While back in the 1950s, society was set up to prioritise a home cooked meal, these days there isn’t a one-size fits all approach. For busy families, the key may be in making use of the array of convenience options available, such as meal kit delivery (think Marley Spoon and Hello Fresh), or using pre-cut kits now readily available at supermarkets.
Increase fresh fruit and vegetables.
A client of mine really wanted to increase her vegetable intake but struggled to make it happen. One day she came bouncing into my rooms, delighted that she’d finally started eating fresh vegetables a couple of times a day. The key for her: She’d found a local grocer that delivered a box to her weekly, without any need for her to make any effort. Simply having the vegetables in the fridge was enough to change it from an idea to a habit.

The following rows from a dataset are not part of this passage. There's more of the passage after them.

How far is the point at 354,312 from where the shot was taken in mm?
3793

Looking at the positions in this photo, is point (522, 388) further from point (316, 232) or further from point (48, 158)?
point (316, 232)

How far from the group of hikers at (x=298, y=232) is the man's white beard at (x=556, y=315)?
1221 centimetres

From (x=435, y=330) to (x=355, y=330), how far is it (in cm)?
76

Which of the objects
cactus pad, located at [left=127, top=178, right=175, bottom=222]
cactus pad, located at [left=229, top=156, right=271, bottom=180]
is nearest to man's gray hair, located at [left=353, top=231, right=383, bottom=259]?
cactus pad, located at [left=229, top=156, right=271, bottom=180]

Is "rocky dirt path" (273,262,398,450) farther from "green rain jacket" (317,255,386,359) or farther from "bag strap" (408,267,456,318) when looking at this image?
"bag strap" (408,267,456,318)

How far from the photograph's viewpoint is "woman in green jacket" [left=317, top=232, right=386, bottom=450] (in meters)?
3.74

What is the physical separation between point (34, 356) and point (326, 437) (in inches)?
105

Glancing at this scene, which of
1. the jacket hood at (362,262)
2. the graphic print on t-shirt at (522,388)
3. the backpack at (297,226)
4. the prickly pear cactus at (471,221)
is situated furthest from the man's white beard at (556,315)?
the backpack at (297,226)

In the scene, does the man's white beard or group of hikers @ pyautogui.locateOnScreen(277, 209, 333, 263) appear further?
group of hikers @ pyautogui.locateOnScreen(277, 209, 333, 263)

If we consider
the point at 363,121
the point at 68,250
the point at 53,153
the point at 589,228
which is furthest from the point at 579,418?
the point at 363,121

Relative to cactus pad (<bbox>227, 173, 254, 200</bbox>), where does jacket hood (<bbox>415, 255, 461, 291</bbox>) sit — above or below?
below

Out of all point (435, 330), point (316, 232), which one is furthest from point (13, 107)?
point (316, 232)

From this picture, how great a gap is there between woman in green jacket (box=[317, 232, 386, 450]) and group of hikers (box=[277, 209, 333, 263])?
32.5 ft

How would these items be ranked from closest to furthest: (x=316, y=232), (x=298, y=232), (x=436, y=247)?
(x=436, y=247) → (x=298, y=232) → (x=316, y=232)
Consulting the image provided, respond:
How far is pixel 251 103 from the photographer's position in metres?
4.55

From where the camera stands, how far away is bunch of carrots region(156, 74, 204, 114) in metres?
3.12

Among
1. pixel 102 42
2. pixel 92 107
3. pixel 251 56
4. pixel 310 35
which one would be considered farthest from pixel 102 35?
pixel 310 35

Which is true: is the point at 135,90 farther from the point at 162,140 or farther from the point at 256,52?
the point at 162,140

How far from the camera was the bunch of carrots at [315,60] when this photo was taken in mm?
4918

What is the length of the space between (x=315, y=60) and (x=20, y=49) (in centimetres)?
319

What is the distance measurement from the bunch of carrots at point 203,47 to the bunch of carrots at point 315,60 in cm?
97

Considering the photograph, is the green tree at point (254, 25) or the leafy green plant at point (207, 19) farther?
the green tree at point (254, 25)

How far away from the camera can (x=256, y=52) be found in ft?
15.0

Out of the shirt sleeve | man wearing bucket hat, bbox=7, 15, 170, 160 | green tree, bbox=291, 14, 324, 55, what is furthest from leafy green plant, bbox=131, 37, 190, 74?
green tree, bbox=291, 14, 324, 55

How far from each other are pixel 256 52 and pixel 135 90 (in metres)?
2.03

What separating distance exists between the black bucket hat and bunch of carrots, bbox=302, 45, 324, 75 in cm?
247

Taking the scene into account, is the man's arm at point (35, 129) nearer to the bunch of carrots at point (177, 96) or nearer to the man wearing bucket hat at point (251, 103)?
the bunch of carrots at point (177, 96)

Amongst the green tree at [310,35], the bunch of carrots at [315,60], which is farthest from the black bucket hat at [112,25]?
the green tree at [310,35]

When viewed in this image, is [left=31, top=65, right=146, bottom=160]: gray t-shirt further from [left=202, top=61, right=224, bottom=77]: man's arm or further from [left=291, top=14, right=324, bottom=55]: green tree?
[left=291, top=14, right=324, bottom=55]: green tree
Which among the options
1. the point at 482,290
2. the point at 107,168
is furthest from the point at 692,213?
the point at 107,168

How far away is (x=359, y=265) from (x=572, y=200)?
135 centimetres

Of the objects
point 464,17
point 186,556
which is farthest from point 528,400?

Have a tin of beans or chickpeas or lentils on hand to add to meals.
Legumes such as chickpeas, butter beans, kidney beans and lentils are a regular part of Mediterranean eating. An easy way to increase legumes in Australia is to use tinned legumes, as there isn’t any preparation. You can simply open can, rinse and drain, then add to your meal. Favourite options reported to me by clients are:
A tin of chickpeas added to Apricot Chicken.
A tin of lentils to bolognaise sauce for lasagne or spaghetti.
A tin of black beans added to Mexican burritos.
A tin of four bean mix added to quinoa and dressing for a lunchtime meal.
When using legumes, you can include meat or chicken as usual, or you can try using legumes only for a vegetarian meal.
Add olive oil to meals and salads.
It is possible that the key benefit of the Mediterranean diet comes from the high use of extra virgin olive oil (https://pubmed.ncbi.nlm.nih.gov/29068387/). An easy way to incorporate more olive oil is to drizzle it onto your food after you’ve served it. This keeps the oil from overheating, which is important. A drizzle can be any amount that suits your taste preference.
The olive oil can be flavoured, and this short video from Jamie Oliver shows various quick ways to go about this: https://www.jamieoliver.com/videos/how-to-flavour-olive-oil-1-minute-tips-akis-petretzikis/
Olive oil works well as a base for salad dressing and there are many deli foods marinated in olive oil such as goat’s cheese and olives.
Stop to eat a proper meal, preferably with someone else e.g. a family dinner.
This one is a little controversial because, while family meals are associated with health benefits, it’s hard to tell if it’s the actual family meal that caused the benefit (https://pubmed.ncbi.nlm.nih.gov/32422173/). In my experience as a Dietitian however, any level of stopping to sit and eat a meal, whether it be alone or with others, helps to make that meal a priority and may just help to get the other strategies happening. So if you want to eat more fresh vegetables and olive oil, make sure that you consider dinner (or lunch) an important part of your day.
Meanwhile, let’s hope we can all get back to the Mediterranean itself one day!